1

I'm currently looking into Kafka Connect to stream some of our databases to a data lake. To test out Kafka Connect I've setup a database with one of our project databases in. So far so good.

Next step I configured Kafka Connect with mode following properties:

{
  "connector.class": "io.confluent.connect.jdbc.JdbcSourceConnector",
  "timestamp.column.name": "updated_at,created_at",
  "incrementing.column.name": "id",
  "dialect.name": "SqlServerDatabaseDialect",
  "validate.non.null": "false",
  "tasks.max": "1",
  "mode": "timestamp+incrementing",
  "topic.prefix": "mssql-jdbc-",
  "poll.interval.ms": "10000",
}

While this works for the majority of my tables where I got an ID and a created_at / updated_at field, it won't work for my tables where I solved my many-to-many relationships with a table in between and a composite key. Note that I'm using the generic JDBC configuration with a JDBC driver from Microsoft.

Is there a way to configure Kafka Connect for these special cases?

Vince V.
  • 3,115
  • 3
  • 30
  • 45
  • Have you tried using the `query` configuration options to write a join, for example? Otherwise, the documented Kafka pattern is using Kafka Streams to join your "lookup table" topics with the "data table" topics – OneCricketeer Sep 09 '18 at 15:23
  • @cricket_007 I don't quite understand.
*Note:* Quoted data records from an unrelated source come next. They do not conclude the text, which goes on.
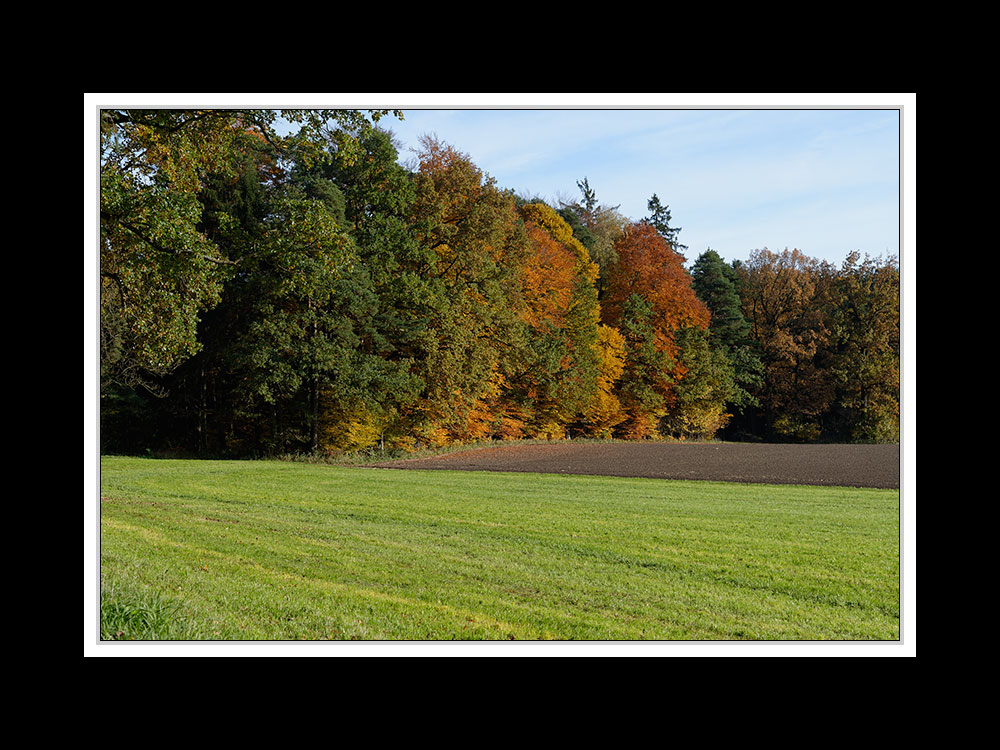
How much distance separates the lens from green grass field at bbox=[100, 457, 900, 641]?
4.94 meters

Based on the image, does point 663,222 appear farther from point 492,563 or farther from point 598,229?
point 598,229

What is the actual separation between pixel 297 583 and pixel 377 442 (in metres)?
12.5

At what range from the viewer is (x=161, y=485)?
36.7 ft

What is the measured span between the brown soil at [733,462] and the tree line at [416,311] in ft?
1.39

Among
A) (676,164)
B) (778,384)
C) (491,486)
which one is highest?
(676,164)

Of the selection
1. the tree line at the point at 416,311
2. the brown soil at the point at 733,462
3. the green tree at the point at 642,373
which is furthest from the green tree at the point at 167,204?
the brown soil at the point at 733,462

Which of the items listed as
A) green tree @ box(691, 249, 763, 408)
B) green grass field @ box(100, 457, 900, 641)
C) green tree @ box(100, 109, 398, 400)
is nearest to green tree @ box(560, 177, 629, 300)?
green tree @ box(691, 249, 763, 408)

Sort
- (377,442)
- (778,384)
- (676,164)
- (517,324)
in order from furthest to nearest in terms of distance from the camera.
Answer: (517,324) → (377,442) → (778,384) → (676,164)

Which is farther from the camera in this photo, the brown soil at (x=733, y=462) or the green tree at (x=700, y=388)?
the brown soil at (x=733, y=462)

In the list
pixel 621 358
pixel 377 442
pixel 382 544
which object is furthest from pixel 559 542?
pixel 377 442

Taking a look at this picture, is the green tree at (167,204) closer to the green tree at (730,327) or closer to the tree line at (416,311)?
the tree line at (416,311)

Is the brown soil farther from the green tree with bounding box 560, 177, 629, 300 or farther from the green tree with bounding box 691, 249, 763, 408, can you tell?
the green tree with bounding box 560, 177, 629, 300

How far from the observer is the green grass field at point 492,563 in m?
4.94

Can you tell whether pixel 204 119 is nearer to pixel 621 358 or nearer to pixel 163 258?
pixel 163 258
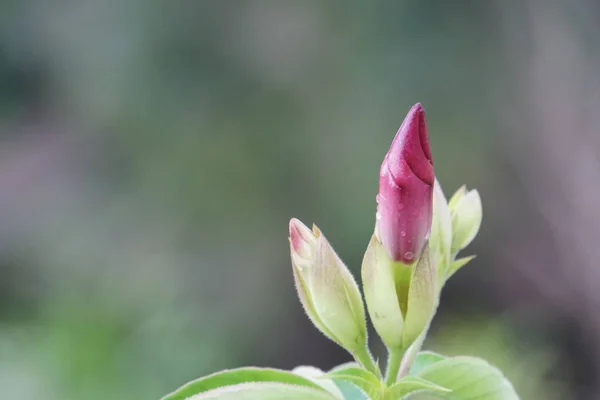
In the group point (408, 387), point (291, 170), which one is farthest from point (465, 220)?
point (291, 170)

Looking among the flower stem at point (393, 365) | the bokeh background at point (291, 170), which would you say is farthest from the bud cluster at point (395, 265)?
the bokeh background at point (291, 170)

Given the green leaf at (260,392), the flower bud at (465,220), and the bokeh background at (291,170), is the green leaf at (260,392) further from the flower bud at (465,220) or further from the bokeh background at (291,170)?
the bokeh background at (291,170)

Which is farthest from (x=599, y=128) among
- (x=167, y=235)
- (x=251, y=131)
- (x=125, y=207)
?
(x=125, y=207)

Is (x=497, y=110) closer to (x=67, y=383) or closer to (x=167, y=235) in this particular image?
(x=167, y=235)

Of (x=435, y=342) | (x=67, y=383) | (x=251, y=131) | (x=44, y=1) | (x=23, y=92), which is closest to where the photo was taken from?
(x=67, y=383)

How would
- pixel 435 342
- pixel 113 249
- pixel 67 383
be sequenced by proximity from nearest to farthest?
1. pixel 67 383
2. pixel 435 342
3. pixel 113 249

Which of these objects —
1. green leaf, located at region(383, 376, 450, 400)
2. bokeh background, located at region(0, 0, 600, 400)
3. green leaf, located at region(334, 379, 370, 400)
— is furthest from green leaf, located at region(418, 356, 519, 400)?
bokeh background, located at region(0, 0, 600, 400)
I'm under the impression that the query parameter can be used when you want to track specific queries. In my case I want to track the complete database. It could be that I'm wrong though. :-) – Vince V. Sep 10 '18 at 06:51
  • The incrementing timestamp options are also "specific queries", no I'm not sure I understand your concern – OneCricketeer Sep 10 '18 at 13:04

1 Answers1

2

Instead of one connector to pull all of your tables, you may need to create multiple ones. This would be the case if you want to use different methods for fetching the data, or different ID/timestamp columns. As @cricket_007 says, you can use the query option to pull back the results of a query—which could be a SELECT expressing your multi-table join. Even when pulling data from a single table object, the JDBC connector itself is just issuing a SELECT * from the given table, with a WHERE predicate to restrict the rows selected based on the incrementing ID/timestamp.

The alternative is to use log-based change data capture (CDC), and stream all changes directly from the database into Kafka.

Whether you use JDBC or log-based CDC, you can use stream processing to resolve joins in Kafka itself. An example of this is Kafka Streams or KSQL. I've written about the latter a lot here.

You might also find this article useful describing in detail your options for integrating databases with Kafka.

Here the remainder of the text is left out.